### Parts of the exercise
1. Answer these from the commentary on Section 5 below:
(a) Which subsection provides that P starts a new business when P begins to carry on a new business?
(b) How many months before the start of the business does the look-back period in the new-business definition cover?
(c) What does Subsection (2) define?
2. Using the commentary on Section 5 below, explain why a business is excluded from counting as new if the applicant carried on a business with most of the same activities in the prior six months.

### Extract
□ □ □ □ □

National Insurance Contributions Act 2011
2011 CHAPTER 3
Commentary on Sections
Part 2: Regional secondary contributions holiday for new businesses
Section 5: Starting a new business
38.This section defines what is meant by “starting a new business”.
39.Subsection (1) provides that P starts a new business when P begins to carry on a new business.
40.Subsection (2) defines when a business is not to be regarded as a “new business”. In the vast majority of cases there will be no question about whether a new business has started as no business will have existed before and so this test will be satisfied.
41.The definition of a new business provides that a business will not be a new business if the person applying for the Holiday has at any time in the six months before the start of the business carried on another business consisting of most of the activities of which the most recent business consists. This is to prevent a business ceasing and then restarting or restructuring itself in order to take advantage of the Holiday in circumstances where it is not actually a new business.

□ □ □ □ □

### Stored data
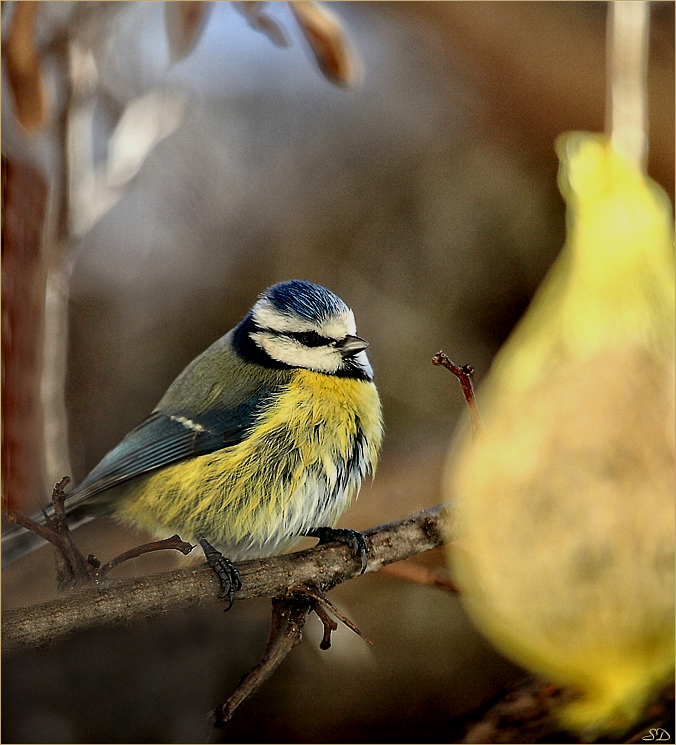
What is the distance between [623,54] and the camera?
2.64ft

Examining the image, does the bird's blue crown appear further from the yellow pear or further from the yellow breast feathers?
the yellow pear

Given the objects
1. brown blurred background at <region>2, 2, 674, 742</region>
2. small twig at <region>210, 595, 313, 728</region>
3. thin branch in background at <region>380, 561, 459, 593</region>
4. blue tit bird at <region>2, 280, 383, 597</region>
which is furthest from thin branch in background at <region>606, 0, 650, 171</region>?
small twig at <region>210, 595, 313, 728</region>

□ □ □ □ □

### Results for each task
1.
(a) Subsection (1).
(b) Six months.
(c) When a business is not to be regarded as a "new business."

2. The exclusion prevents a business from ceasing and then restarting, or restructuring itself, to take advantage of the Holiday when it is not actually a new business.